● **Directions**:
Copy every line from the start of the material down to and including the line containing "shattered glass [680, 664, 900, 704]", character for character. Omit the pictures from your output.

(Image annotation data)
>>>
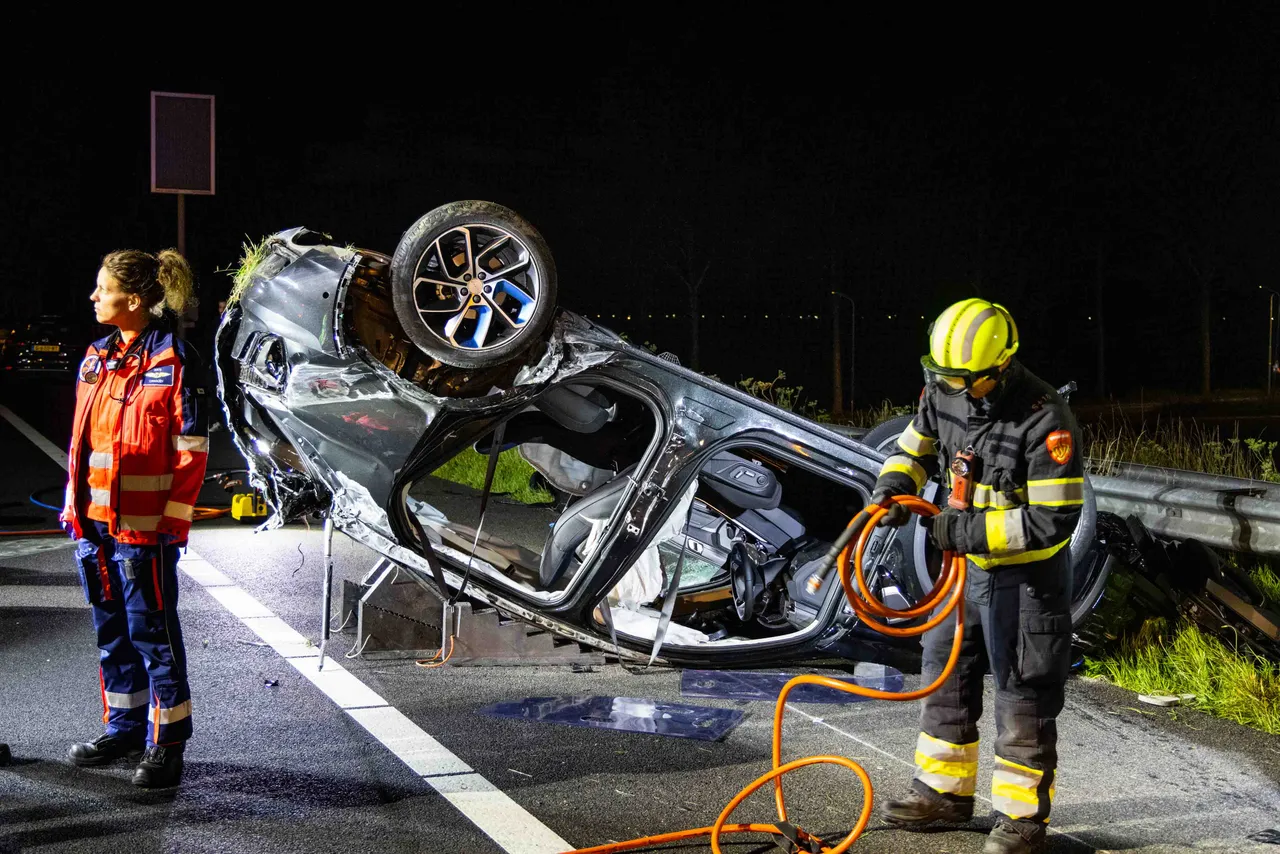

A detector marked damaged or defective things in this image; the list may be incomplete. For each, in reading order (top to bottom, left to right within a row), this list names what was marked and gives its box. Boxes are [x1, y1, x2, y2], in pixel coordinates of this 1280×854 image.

exposed wheel [392, 206, 556, 372]
overturned car [215, 202, 1136, 668]
shattered glass [476, 696, 744, 744]
shattered glass [680, 664, 900, 704]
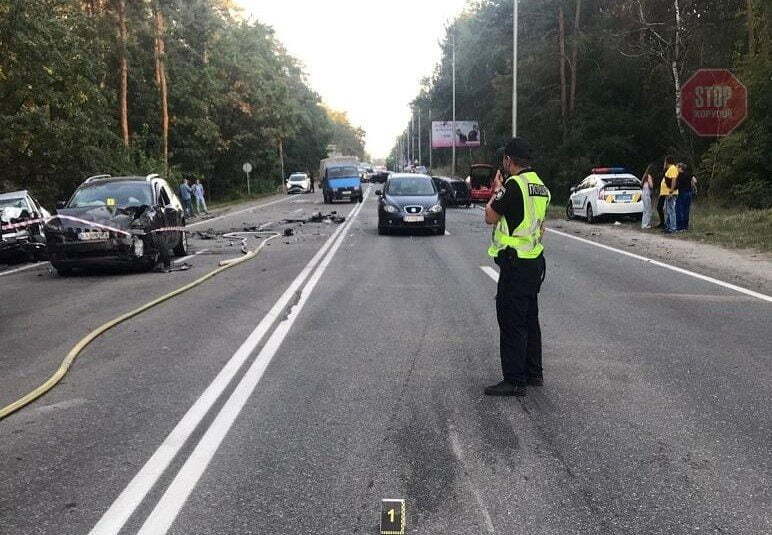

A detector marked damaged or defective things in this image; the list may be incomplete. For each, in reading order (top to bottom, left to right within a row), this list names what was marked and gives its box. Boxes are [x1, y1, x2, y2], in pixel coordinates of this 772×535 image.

damaged black sedan [46, 175, 189, 276]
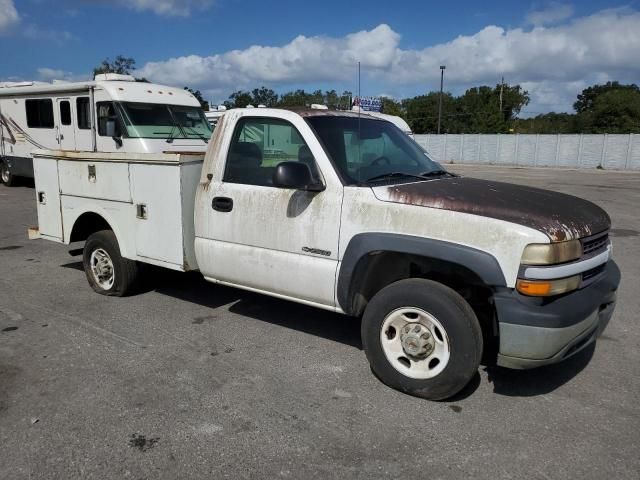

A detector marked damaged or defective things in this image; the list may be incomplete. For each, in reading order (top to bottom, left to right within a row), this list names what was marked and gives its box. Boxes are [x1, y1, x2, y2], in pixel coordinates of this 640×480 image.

rusty truck hood [372, 176, 612, 242]
rust spot [380, 178, 608, 242]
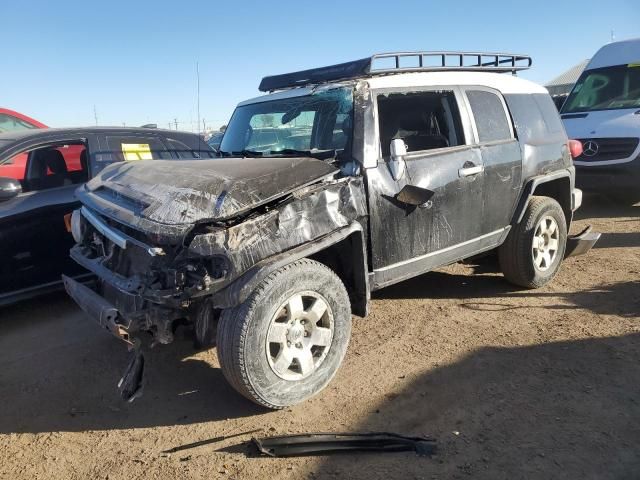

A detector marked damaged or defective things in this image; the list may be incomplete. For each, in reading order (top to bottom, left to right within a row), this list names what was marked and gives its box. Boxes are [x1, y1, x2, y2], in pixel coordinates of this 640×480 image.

shattered windshield [219, 86, 350, 159]
shattered windshield [564, 63, 640, 113]
crumpled hood [84, 157, 340, 226]
bent door [368, 87, 488, 288]
damaged toyota fj cruiser [62, 53, 596, 408]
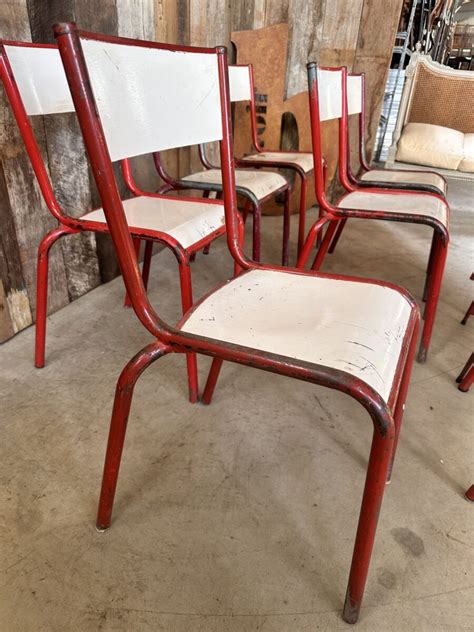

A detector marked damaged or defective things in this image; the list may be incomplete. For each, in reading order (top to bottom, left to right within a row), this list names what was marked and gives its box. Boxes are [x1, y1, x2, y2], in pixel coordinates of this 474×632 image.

chipped white paint on seat [3, 45, 74, 115]
chipped white paint on seat [80, 37, 223, 162]
chipped white paint on seat [229, 65, 252, 102]
chipped white paint on seat [181, 168, 286, 200]
chipped white paint on seat [241, 152, 314, 174]
chipped white paint on seat [362, 169, 446, 194]
chipped white paint on seat [82, 196, 226, 248]
chipped white paint on seat [338, 190, 446, 227]
chipped white paint on seat [181, 270, 412, 402]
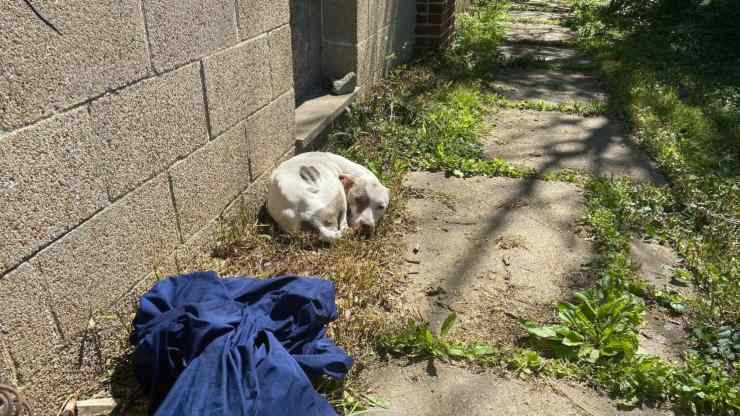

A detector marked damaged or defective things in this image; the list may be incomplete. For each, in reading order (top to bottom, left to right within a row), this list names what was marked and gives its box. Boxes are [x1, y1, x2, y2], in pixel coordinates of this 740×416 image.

cracked concrete path [370, 1, 684, 414]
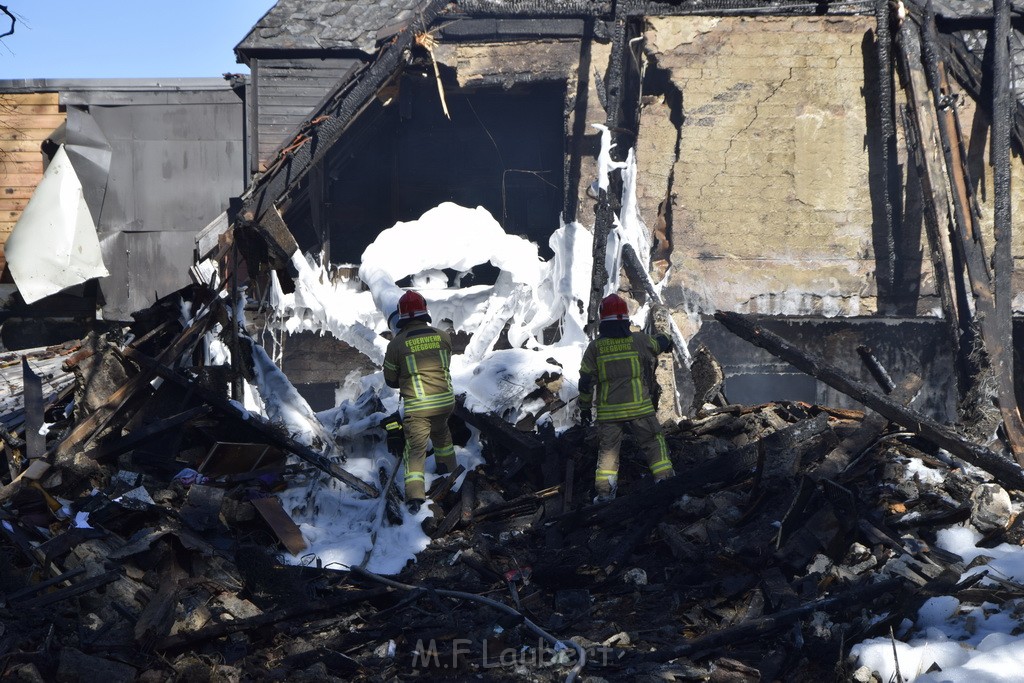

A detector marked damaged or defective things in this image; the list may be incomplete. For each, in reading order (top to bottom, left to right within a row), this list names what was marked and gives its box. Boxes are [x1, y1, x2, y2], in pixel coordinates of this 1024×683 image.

fire damage [0, 286, 1016, 680]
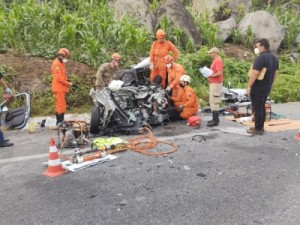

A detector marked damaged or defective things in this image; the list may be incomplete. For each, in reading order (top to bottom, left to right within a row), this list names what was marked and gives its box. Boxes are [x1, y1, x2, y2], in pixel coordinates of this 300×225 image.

severely damaged car [89, 58, 171, 135]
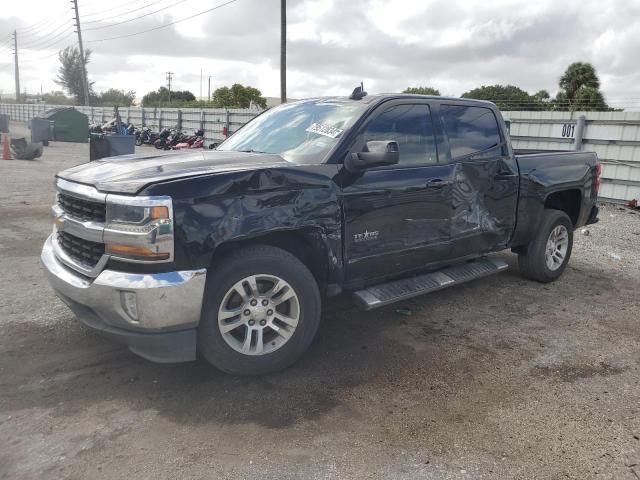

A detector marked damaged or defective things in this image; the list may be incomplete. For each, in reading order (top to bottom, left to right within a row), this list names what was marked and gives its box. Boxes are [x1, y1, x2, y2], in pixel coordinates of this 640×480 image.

crumpled hood [57, 151, 288, 194]
damaged chevrolet silverado [40, 91, 600, 376]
<<<
● **Answer to the problem**:
A detector marked damaged or defective things in this image; the list may be incomplete. For each, in reading order (top to bottom, left to right within a row), this list names what was marked and gives its box. Boxes are [x1, y1, x2, y2], in pixel coordinates of this 1280×854 image.

exposed wheel [392, 206, 556, 372]
overturned car [215, 202, 1136, 668]
shattered glass [476, 696, 744, 744]
shattered glass [680, 664, 900, 704]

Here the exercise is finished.